> Directions for this task
Copy out the following data line for line, keeping every character unchanged.

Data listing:
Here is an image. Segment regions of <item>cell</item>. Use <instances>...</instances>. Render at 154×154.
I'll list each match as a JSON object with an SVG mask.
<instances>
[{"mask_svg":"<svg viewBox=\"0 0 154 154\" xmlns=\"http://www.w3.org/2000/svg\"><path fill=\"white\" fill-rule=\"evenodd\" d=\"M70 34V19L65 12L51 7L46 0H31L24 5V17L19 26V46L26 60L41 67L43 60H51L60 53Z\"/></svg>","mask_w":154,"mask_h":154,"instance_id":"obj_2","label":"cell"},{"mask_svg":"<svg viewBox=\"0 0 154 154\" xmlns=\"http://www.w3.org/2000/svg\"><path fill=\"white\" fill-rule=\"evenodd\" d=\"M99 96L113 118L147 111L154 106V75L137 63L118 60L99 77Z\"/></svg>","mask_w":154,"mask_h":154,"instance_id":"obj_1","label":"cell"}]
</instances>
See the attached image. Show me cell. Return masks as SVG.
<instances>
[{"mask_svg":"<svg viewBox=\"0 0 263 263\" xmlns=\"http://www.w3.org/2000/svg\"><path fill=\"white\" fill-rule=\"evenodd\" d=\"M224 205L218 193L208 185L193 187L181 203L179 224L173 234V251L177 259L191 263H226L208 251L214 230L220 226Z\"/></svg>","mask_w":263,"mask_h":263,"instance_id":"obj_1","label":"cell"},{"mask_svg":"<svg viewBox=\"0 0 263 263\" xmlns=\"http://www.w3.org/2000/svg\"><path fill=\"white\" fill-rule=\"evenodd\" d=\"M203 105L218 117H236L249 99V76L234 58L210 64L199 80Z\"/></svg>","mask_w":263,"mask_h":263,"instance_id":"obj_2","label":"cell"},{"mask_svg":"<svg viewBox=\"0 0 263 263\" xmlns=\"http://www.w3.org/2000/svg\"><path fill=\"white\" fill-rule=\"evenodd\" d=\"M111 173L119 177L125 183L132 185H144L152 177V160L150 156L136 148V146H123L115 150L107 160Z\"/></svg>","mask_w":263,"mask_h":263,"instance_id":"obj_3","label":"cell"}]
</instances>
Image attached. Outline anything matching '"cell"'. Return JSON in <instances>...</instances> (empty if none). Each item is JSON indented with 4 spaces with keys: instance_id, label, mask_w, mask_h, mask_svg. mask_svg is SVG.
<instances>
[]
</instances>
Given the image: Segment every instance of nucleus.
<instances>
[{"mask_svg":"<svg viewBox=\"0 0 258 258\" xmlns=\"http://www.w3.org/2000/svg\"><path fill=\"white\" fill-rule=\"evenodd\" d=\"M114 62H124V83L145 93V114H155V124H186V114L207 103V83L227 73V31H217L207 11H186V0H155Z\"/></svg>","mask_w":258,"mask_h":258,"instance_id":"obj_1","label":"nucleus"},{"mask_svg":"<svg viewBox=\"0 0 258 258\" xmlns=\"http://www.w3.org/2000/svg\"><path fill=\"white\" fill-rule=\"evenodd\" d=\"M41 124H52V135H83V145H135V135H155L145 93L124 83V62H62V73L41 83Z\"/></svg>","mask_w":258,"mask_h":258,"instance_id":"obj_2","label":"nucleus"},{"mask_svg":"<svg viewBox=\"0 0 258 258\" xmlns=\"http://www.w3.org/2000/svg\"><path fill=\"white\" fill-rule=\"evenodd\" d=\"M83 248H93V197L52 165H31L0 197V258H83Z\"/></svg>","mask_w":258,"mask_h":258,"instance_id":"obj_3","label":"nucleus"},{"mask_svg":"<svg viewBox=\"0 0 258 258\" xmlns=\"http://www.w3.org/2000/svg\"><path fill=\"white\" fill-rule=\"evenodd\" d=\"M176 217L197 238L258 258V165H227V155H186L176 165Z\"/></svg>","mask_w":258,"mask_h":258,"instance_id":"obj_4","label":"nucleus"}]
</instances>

> Solution to this problem
Here is an image. Segment regions of <item>cell</item>. Use <instances>...</instances>. Render at 154×154.
I'll list each match as a JSON object with an SVG mask.
<instances>
[{"mask_svg":"<svg viewBox=\"0 0 154 154\" xmlns=\"http://www.w3.org/2000/svg\"><path fill=\"white\" fill-rule=\"evenodd\" d=\"M70 34V19L65 12L51 7L46 0H31L24 5V17L19 26V46L26 60L41 67L43 60H51L60 53Z\"/></svg>","mask_w":154,"mask_h":154,"instance_id":"obj_2","label":"cell"},{"mask_svg":"<svg viewBox=\"0 0 154 154\" xmlns=\"http://www.w3.org/2000/svg\"><path fill=\"white\" fill-rule=\"evenodd\" d=\"M99 96L113 118L147 111L154 106V75L137 63L118 60L99 77Z\"/></svg>","mask_w":154,"mask_h":154,"instance_id":"obj_1","label":"cell"}]
</instances>
See the attached image. Show me cell. Return masks as SVG.
<instances>
[{"mask_svg":"<svg viewBox=\"0 0 263 263\" xmlns=\"http://www.w3.org/2000/svg\"><path fill=\"white\" fill-rule=\"evenodd\" d=\"M224 205L218 193L208 185L193 187L181 203L179 224L173 234V251L177 259L191 263H226L208 251L214 230L220 226Z\"/></svg>","mask_w":263,"mask_h":263,"instance_id":"obj_1","label":"cell"},{"mask_svg":"<svg viewBox=\"0 0 263 263\" xmlns=\"http://www.w3.org/2000/svg\"><path fill=\"white\" fill-rule=\"evenodd\" d=\"M203 105L218 117H236L249 99V76L234 58L210 64L199 80Z\"/></svg>","mask_w":263,"mask_h":263,"instance_id":"obj_2","label":"cell"},{"mask_svg":"<svg viewBox=\"0 0 263 263\" xmlns=\"http://www.w3.org/2000/svg\"><path fill=\"white\" fill-rule=\"evenodd\" d=\"M111 173L119 177L125 183L132 185H144L152 177V160L150 156L136 148V146H123L115 150L107 160Z\"/></svg>","mask_w":263,"mask_h":263,"instance_id":"obj_3","label":"cell"}]
</instances>
Image attached. Outline anything matching '"cell"'. Return JSON in <instances>...</instances> (empty if none). Each item is JSON indented with 4 spaces with keys: instance_id, label, mask_w, mask_h, mask_svg. mask_svg is SVG.
<instances>
[]
</instances>
Given the image: Segment every instance of nucleus.
<instances>
[{"mask_svg":"<svg viewBox=\"0 0 258 258\" xmlns=\"http://www.w3.org/2000/svg\"><path fill=\"white\" fill-rule=\"evenodd\" d=\"M114 62H124V83L145 93V114H155V124H186V114L207 103V83L227 73V31H217L207 11H186V0H155Z\"/></svg>","mask_w":258,"mask_h":258,"instance_id":"obj_1","label":"nucleus"},{"mask_svg":"<svg viewBox=\"0 0 258 258\" xmlns=\"http://www.w3.org/2000/svg\"><path fill=\"white\" fill-rule=\"evenodd\" d=\"M41 124H52V135H83V145H135V135H155L145 93L124 83V62H62V73L41 83Z\"/></svg>","mask_w":258,"mask_h":258,"instance_id":"obj_2","label":"nucleus"},{"mask_svg":"<svg viewBox=\"0 0 258 258\" xmlns=\"http://www.w3.org/2000/svg\"><path fill=\"white\" fill-rule=\"evenodd\" d=\"M83 248H93V197L52 165H31L0 197V258H83Z\"/></svg>","mask_w":258,"mask_h":258,"instance_id":"obj_3","label":"nucleus"},{"mask_svg":"<svg viewBox=\"0 0 258 258\" xmlns=\"http://www.w3.org/2000/svg\"><path fill=\"white\" fill-rule=\"evenodd\" d=\"M176 217L197 238L258 258V165H227V155H186L176 165Z\"/></svg>","mask_w":258,"mask_h":258,"instance_id":"obj_4","label":"nucleus"}]
</instances>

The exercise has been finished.